# [INPUT DATA]
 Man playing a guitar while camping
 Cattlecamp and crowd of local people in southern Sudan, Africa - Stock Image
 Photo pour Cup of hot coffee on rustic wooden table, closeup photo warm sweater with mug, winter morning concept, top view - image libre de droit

# [THE TASK]
Reproduce the data exactly, altering nothing.

# [RESPONSE BOX]
 Man playing a guitar while camping
 Cattlecamp and crowd of local people in southern Sudan, Africa - Stock Image
 Photo pour Cup of hot coffee on rustic wooden table, closeup photo warm sweater with mug, winter morning concept, top view - image libre de droit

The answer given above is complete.